If you're doing a mechanism rather than concentrated agency, @the gears to ascension's proposal seems much more promising to me as it relies much more on high-trust researchers rather than lots of distributed less informed votes.
Could there be an entirely different approach to finding fellows? How would you do it?
The other angles I see are:
Maybe the list of perfect candidates already exists, waiting to get funded?
I have a list of people I'm excited about! And proactively gardened projects with founders lined up too.[1] Happy to talk if you're interested in double-clicking on any of these, booking link DMed.
What should be the amount? Thiel gave 200k. Is it too much for 2 years? Too little?
I recommend less, spread over more people, though case-by-case is OK. Probably something like $75k a year gets the vast majority of the benefit, but you can have a step where you ask their current salary and use that as an anchor. Alternatively, I think there's strong benefit to giving many people a minimal safety net. Being able to call on even $20-25k/year for 3 years would be a vast weight off many people's shoulders, if you're somewhat careful and live outside a hub it's entirely possible to do great work on a shoestring, and this actually provides some useful filters.
I have spent down the vast majority of my funds over the last 5 years so can't actually support anyone other than the smallest grants without risking running out of money before the world ends and needing to do something other than full time trying to save the world.
My takes for the qs in order,
Original motivation: A few months ago, I was drawn to this for making common knowledge of which groups of people cross-rate highly; I suspect most people give pretty low scores for most people, and there will be a few peaks of actual relevance. I'd guess a force-directed layout of the rating review graph would show those clusters, for example.
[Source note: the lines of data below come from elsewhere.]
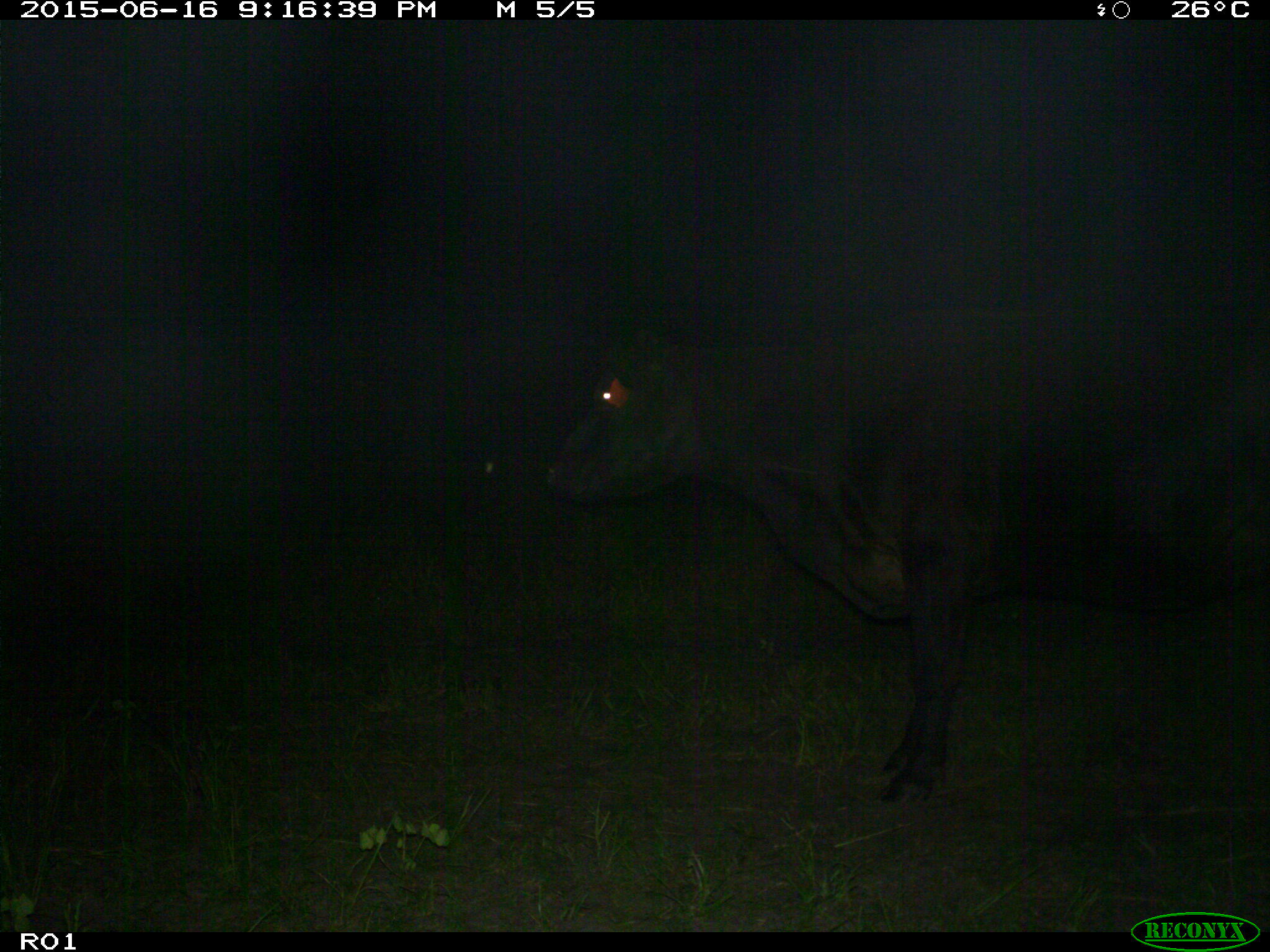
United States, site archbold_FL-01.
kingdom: Animalia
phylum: Chordata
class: Mammalia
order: Artiodactyla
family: Bovidae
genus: Bos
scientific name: Bos taurus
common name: domestic cow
Ideally it would also allow people to select their own taste ratings as a starting set and see what the resulting transitive distribution is. That said, maybe making it public is less important now - with high quality disagreement-bridging posts like Steven Byrnes' 6 reasons why “alignment-is-hard” discourse seems alien to human intuitions, and vice-versa, the urgency of achieving common knowledge of who's competent according to what camp seems slightly less. still significant, though, and I think the value of making it public is in general pretty high.
Possible drawbacks: It would be some effort for voters to fill this out even if the UI was nice, but my hunch is that the output will be enough better than single-round unnormalized voting to be worth it. And it might not be much better to do this than just ask alignmentforum, in which case it'd be effort for not much value.
The bracketed part needs refinement - I'd want this to be precise enough that god could resolve a prediction market about it. Needs to connect to both transitive Q1 and also to Q2, and be a clear enough question to be answerable by a skilled alignment researcher.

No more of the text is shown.